* What to work on *
Where the lines below hold images, skip those and copy every word exactly.

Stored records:
※

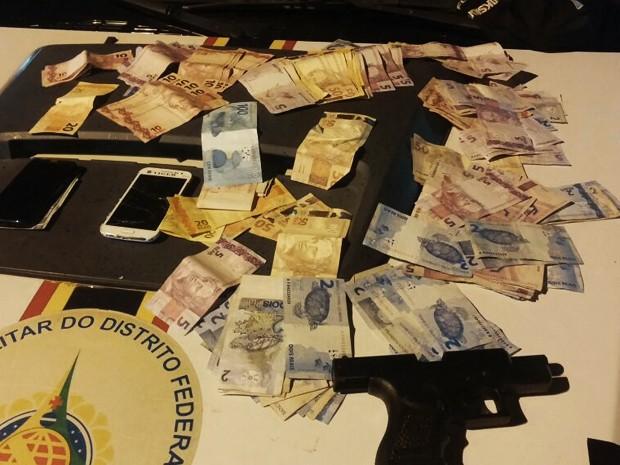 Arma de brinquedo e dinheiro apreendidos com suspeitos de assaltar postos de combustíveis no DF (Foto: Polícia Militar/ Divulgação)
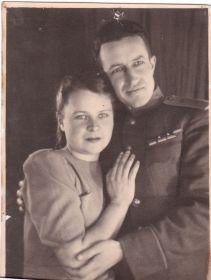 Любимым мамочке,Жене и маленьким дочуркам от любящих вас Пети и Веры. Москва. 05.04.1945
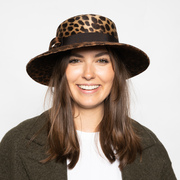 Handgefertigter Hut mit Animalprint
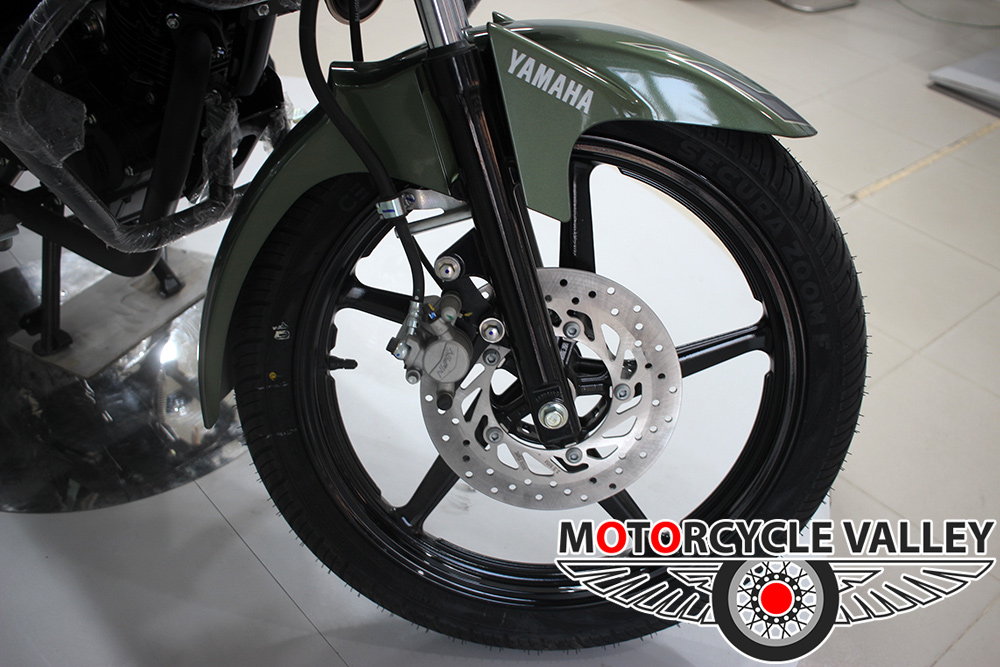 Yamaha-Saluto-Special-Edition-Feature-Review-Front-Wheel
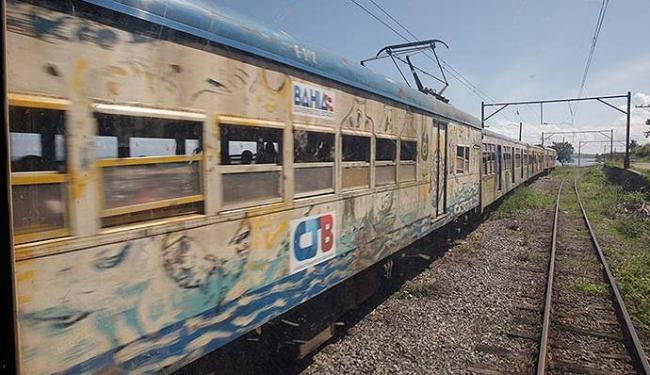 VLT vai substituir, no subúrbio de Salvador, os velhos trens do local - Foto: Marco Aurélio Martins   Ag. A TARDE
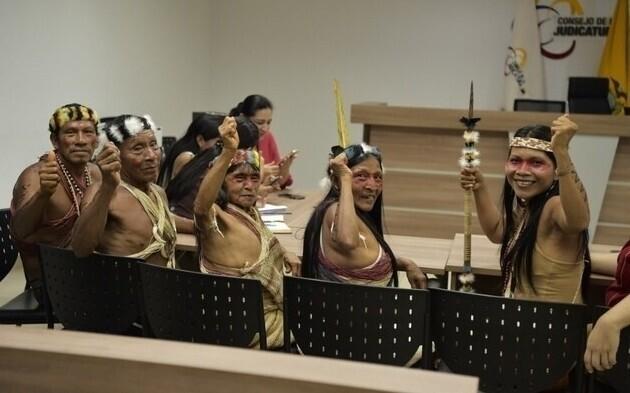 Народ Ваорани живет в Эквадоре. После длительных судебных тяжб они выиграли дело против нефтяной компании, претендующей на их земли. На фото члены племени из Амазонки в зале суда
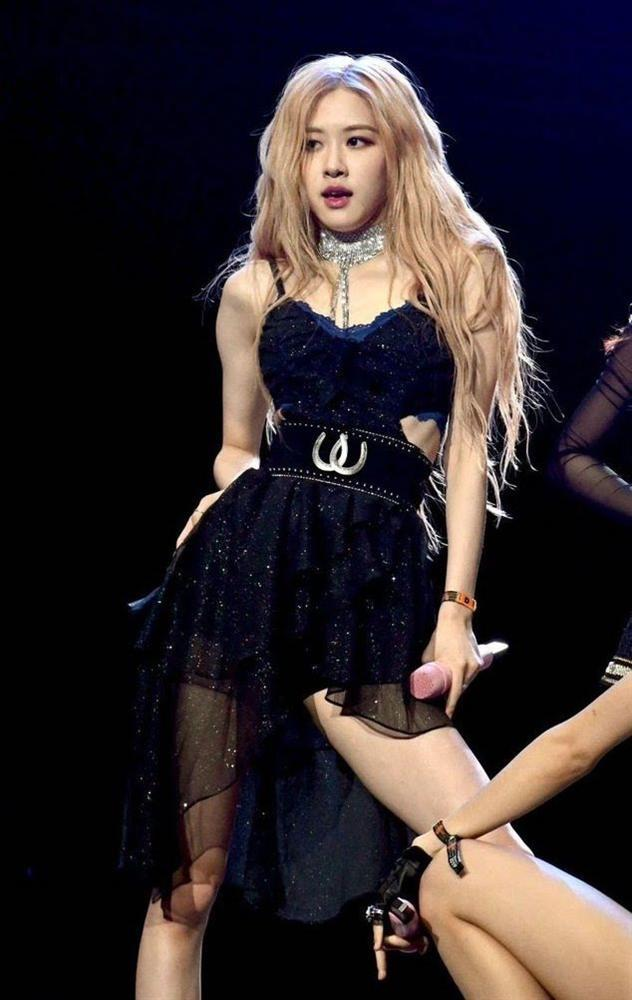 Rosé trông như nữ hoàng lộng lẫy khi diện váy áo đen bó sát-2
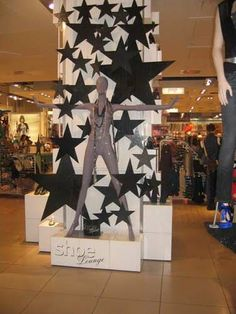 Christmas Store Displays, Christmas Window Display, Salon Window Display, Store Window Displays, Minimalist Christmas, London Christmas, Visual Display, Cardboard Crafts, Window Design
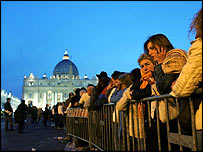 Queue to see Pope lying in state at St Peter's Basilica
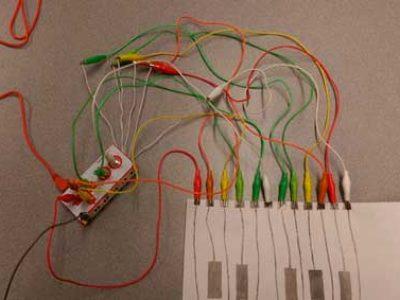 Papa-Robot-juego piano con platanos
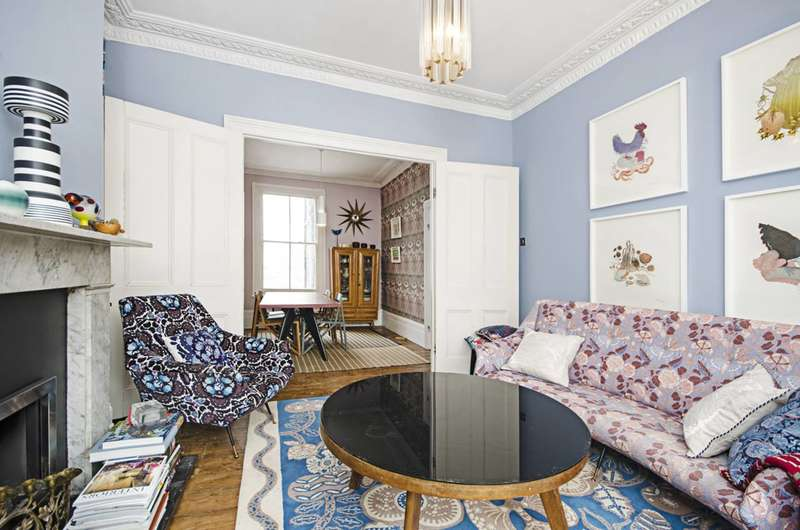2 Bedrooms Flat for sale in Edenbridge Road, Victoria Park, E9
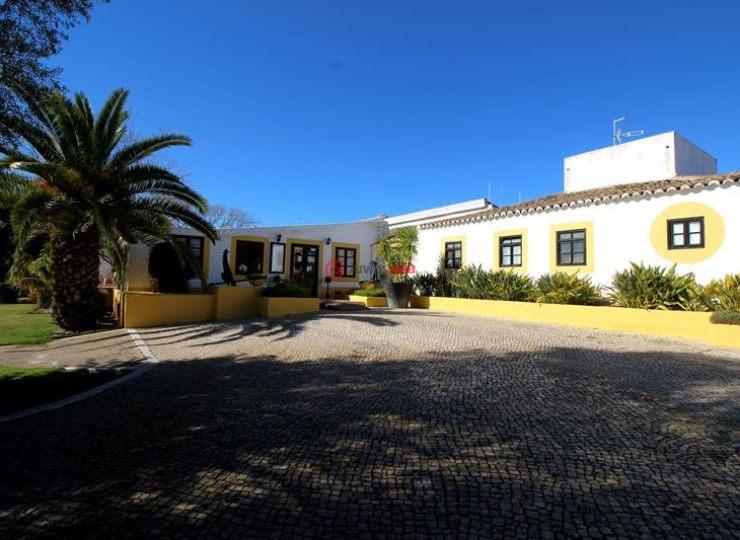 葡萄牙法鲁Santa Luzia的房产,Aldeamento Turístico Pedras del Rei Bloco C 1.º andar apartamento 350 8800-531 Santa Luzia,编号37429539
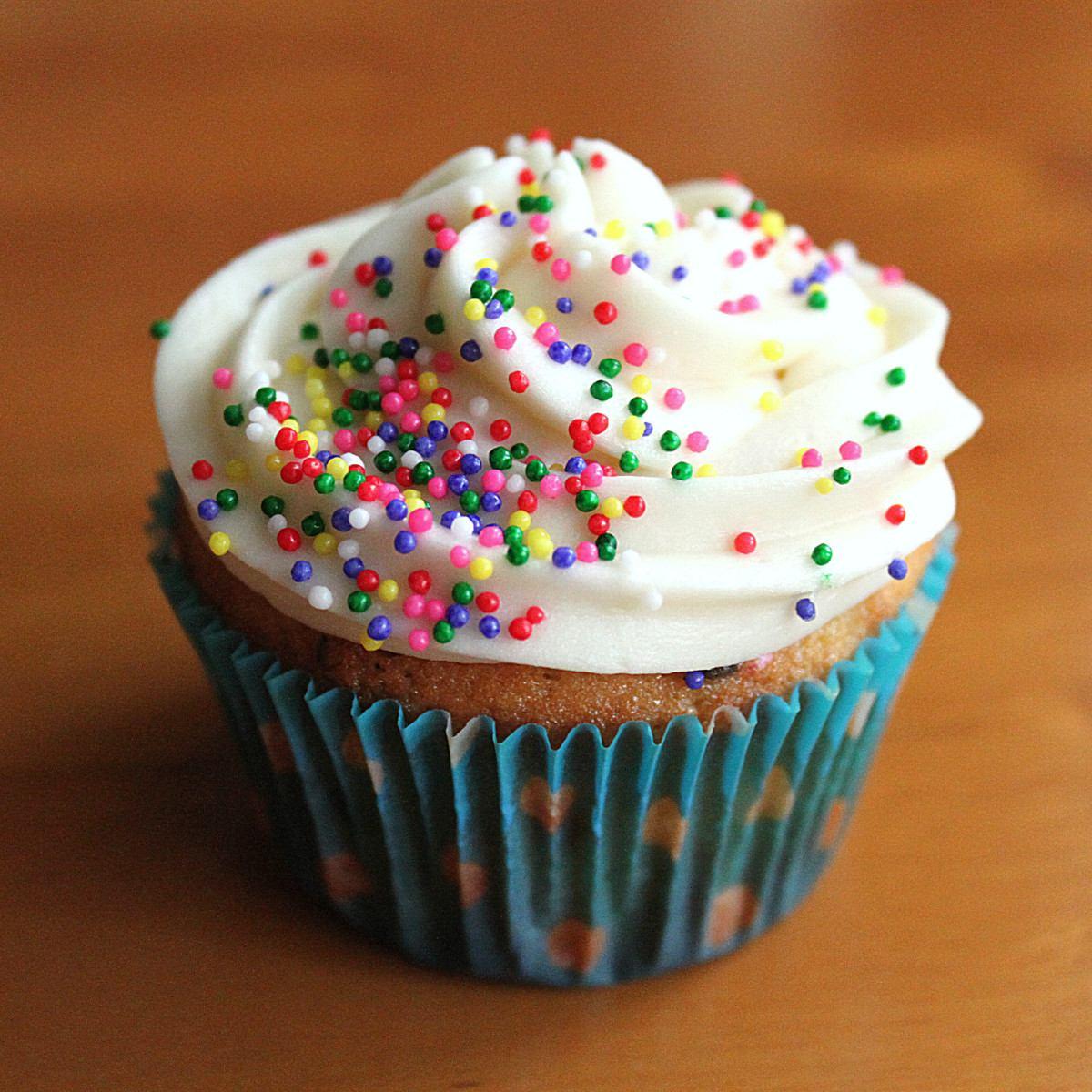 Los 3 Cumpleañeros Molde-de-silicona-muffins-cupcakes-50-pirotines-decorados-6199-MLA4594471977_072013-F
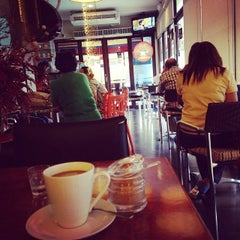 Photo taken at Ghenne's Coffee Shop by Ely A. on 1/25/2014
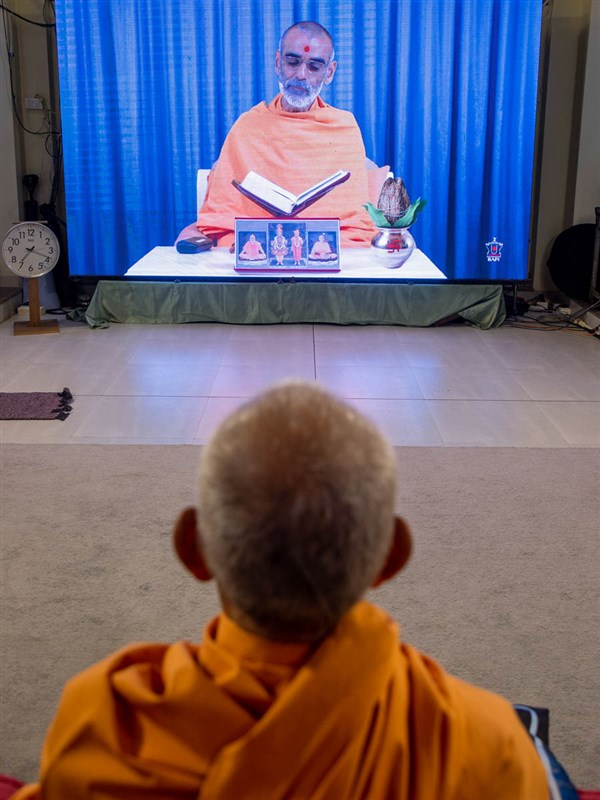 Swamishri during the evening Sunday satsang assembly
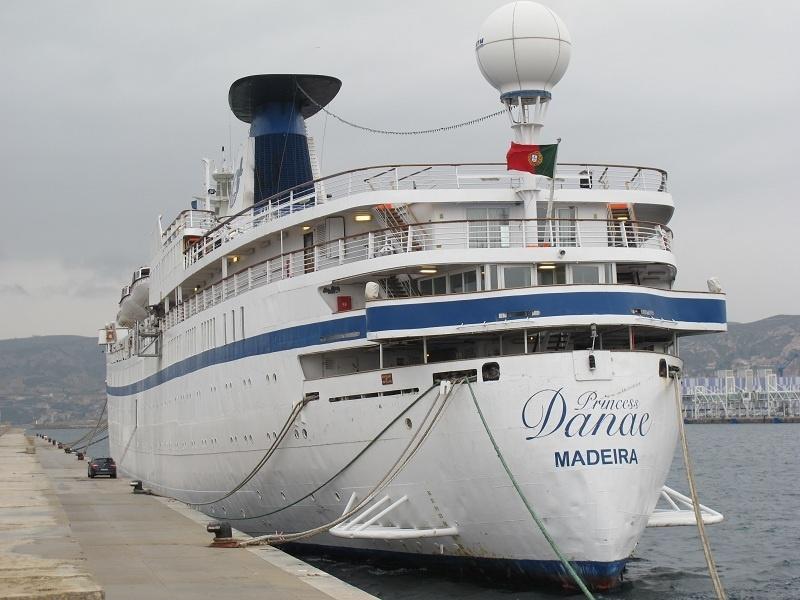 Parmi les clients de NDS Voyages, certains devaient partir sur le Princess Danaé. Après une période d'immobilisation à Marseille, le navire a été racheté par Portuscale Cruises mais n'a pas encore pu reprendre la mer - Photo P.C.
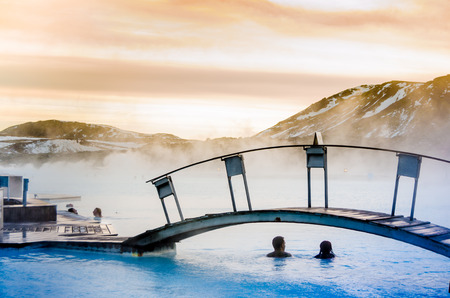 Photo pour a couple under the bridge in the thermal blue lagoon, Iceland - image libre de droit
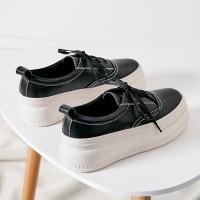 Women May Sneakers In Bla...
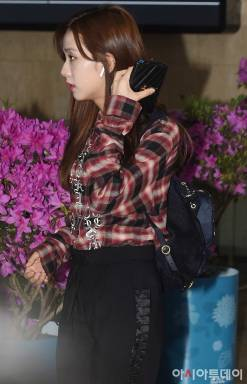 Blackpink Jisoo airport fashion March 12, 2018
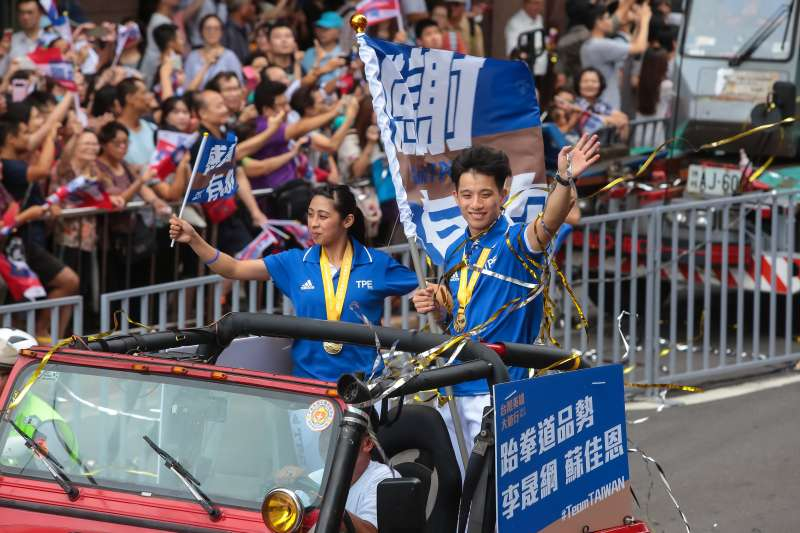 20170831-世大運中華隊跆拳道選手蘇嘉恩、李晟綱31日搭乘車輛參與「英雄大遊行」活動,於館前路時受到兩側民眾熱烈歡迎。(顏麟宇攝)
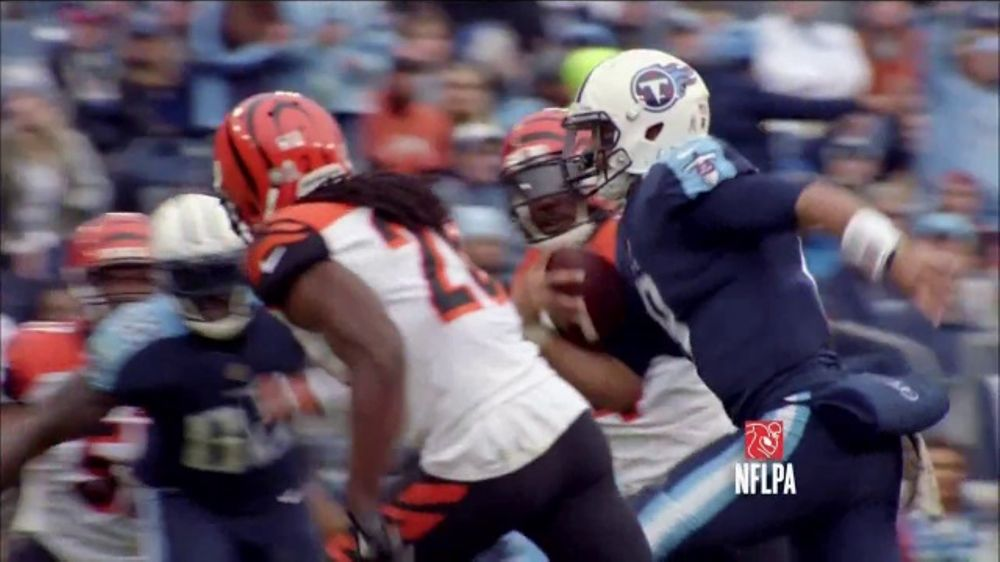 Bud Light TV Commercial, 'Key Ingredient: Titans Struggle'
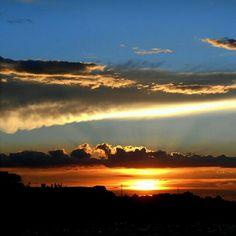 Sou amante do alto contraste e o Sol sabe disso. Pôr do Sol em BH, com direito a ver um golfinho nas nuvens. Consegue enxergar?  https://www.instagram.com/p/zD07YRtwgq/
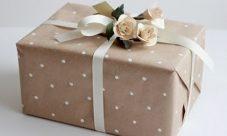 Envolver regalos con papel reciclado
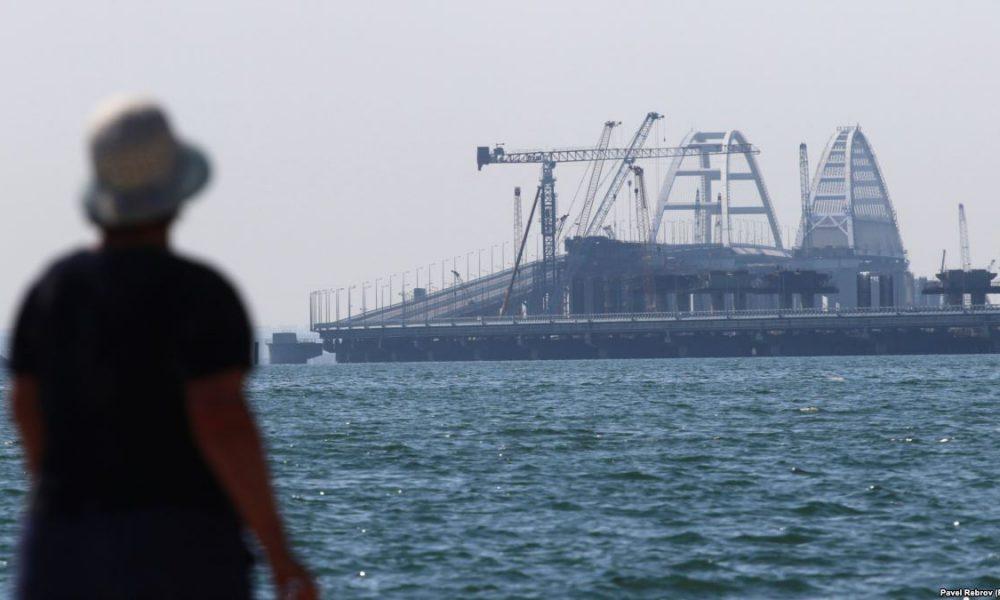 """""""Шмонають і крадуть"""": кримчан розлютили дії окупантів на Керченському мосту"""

※

* Solution to this exercise *
 Arma de brinquedo e dinheiro apreendidos com suspeitos de assaltar postos de combustíveis no DF (Foto: Polícia Militar/ Divulgação)
 Любимым мамочке,Жене и маленьким дочуркам от любящих вас Пети и Веры. Москва. 05.04.1945
 Handgefertigter Hut mit Animalprint
 Yamaha-Saluto-Special-Edition-Feature-Review-Front-Wheel
 VLT vai substituir, no subúrbio de Salvador, os velhos trens do local - Foto: Marco Aurélio Martins   Ag. A TARDE
 Народ Ваорани живет в Эквадоре. После длительных судебных тяжб они выиграли дело против нефтяной компании, претендующей на их земли. На фото члены племени из Амазонки в зале суда
 Rosé trông như nữ hoàng lộng lẫy khi diện váy áo đen bó sát-2
 Christmas Store Displays, Christmas Window Display, Salon Window Display, Store Window Displays, Minimalist Christmas, London Christmas, Visual Display, Cardboard Crafts, Window Design
 Queue to see Pope lying in state at St Peter's Basilica
 Papa-Robot-juego piano con platanos
2 Bedrooms Flat for sale in Edenbridge Road, Victoria Park, E9
 葡萄牙法鲁Santa Luzia的房产,Aldeamento Turístico Pedras del Rei Bloco C 1.º andar apartamento 350 8800-531 Santa Luzia,编号37429539
 Los 3 Cumpleañeros Molde-de-silicona-muffins-cupcakes-50-pirotines-decorados-6199-MLA4594471977_072013-F
 Photo taken at Ghenne's Coffee Shop by Ely A. on 1/25/2014
 Swamishri during the evening Sunday satsang assembly
 Parmi les clients de NDS Voyages, certains devaient partir sur le Princess Danaé. Après une période d'immobilisation à Marseille, le navire a été racheté par Portuscale Cruises mais n'a pas encore pu reprendre la mer - Photo P.C.
 Photo pour a couple under the bridge in the thermal blue lagoon, Iceland - image libre de droit
 Women May Sneakers In Bla...
 Blackpink Jisoo airport fashion March 12, 2018
 20170831-世大運中華隊跆拳道選手蘇嘉恩、李晟綱31日搭乘車輛參與「英雄大遊行」活動,於館前路時受到兩側民眾熱烈歡迎。(顏麟宇攝)
 Bud Light TV Commercial, 'Key Ingredient: Titans Struggle'
 Sou amante do alto contraste e o Sol sabe disso. Pôr do Sol em BH, com direito a ver um golfinho nas nuvens. Consegue enxergar?  https://www.instagram.com/p/zD07YRtwgq/
 Envolver regalos con papel reciclado
 """""""Шмонають і крадуть"""": кримчан розлютили дії окупантів на Керченському мосту"""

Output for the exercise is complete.